Let’s take a look at some of the themes in your article and see why a highly successful columnist at the Washington Post would espouse them.
Let’s deal with the toughest one first. Why did Chavez and Ortega “insult” the United States and Obama? I don’t know how telling the truth constitutes an insult. It might have made Obama reach for an aspirin, but he could not (should not) have been offended. After all, this was a Summit among “equals,” said Obama.
Actually, it was Obama who insulted virtually every head of state at the Summit when he said he was not going to dwell on the past and would, instead, look to the future. This is a tantamount to a “get over it” and is like a dagger in the heart of Latin Americans. Obama, along with many others, will have to deal with the past because it is the only way to go forward. The past must be dealt with because millions and millions of lives will continue to be negatively affected if it is not done. You said, “the history of U.S. involvement in Latin America is pretty sordid.” Sordid? Merriam-Webbster defines sordid as “marked by baseness or grossness.” Ortegea would be delighted if this was all that the US did to his country. It’s an insult for you to use this word to describe the US relationship with Latin America that has been marked by (yes, ALL of these apply): genocide, assassination, starvation, illiteracy, crop devastation, bombings, invasions, massive funding of mercenary-animals whose purpose was to murder the peasantry in several Latin American countries, etc. No, Ortega is not going to “get over it” and neither will Chavez, Lula da Silva, Lugo, Bachelet, Morales, etc. They can’t because the pain is ever present and hurts too much. To get over it is to sell your people out. These issues can only be dealt with through reparations and public mea culpas.
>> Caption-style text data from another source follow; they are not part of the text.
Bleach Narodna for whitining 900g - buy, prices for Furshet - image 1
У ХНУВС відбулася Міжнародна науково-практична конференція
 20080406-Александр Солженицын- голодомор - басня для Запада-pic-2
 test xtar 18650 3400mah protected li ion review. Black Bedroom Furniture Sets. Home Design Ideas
Your article used highly charged word associations that are inaccurate and here is where I think Fox News comes in. The problem with using them is that when repeated often enough they belie reality and are passed off for the truth. I am sure you are sensitive to the role of the media in demonizing democratically-elected leaders so that the US could topple or murder them. In this century alone, the media collaborated with the US in taking down Aristide in Haiti, a coup in Venezuela and most recently, an attempted assassination of Morales. I urge you to be careful about who you call what. Here are some examples from your article:
Chavez “wants to be president-for-life.” Wrong. He wants to be president long enough to make sure that the life-saving, enabling movement that is the Bolivarian revolution takes root. Without the revolution, it all goes to hell and the elite rules again.
Chavez uses “anti-democratic methods of silencing critics” and “neutralizing potential opposition.” I’d say it was quite the opposite. During the coup, private TV stations outnumbered the state TV five to one. And, his critics cut the power of the state TV station. Now, I call that anti-democratic! Remember, the private TV stations were all on the side of the opposition and collaborated in the coup in the most treasonous of ways.
Now, Ortega. So, you thought it a good idea for Obama and others to deliver a “pushback against those who would rather relive the insults of the past than move forward.” Good lord, Robinson. If it was just US insults that were used on the Sandinistas, I think Ortega could hold his own in Spanish with insults that would burn the hair off of your ears. By suggesting that Ortega was reliving insults, you show an embarrassing lack of context and you belittle the pain of the US’ murderous involvement in Nicaragua.
I think before you write another word about Latin America, you need to order yourself a copy of Eduardo Galeano’s “Open Veins of Latin America.”
Finally, shame on you, Mr. Robinson. I think you are a better man than this, but you will need to show us now.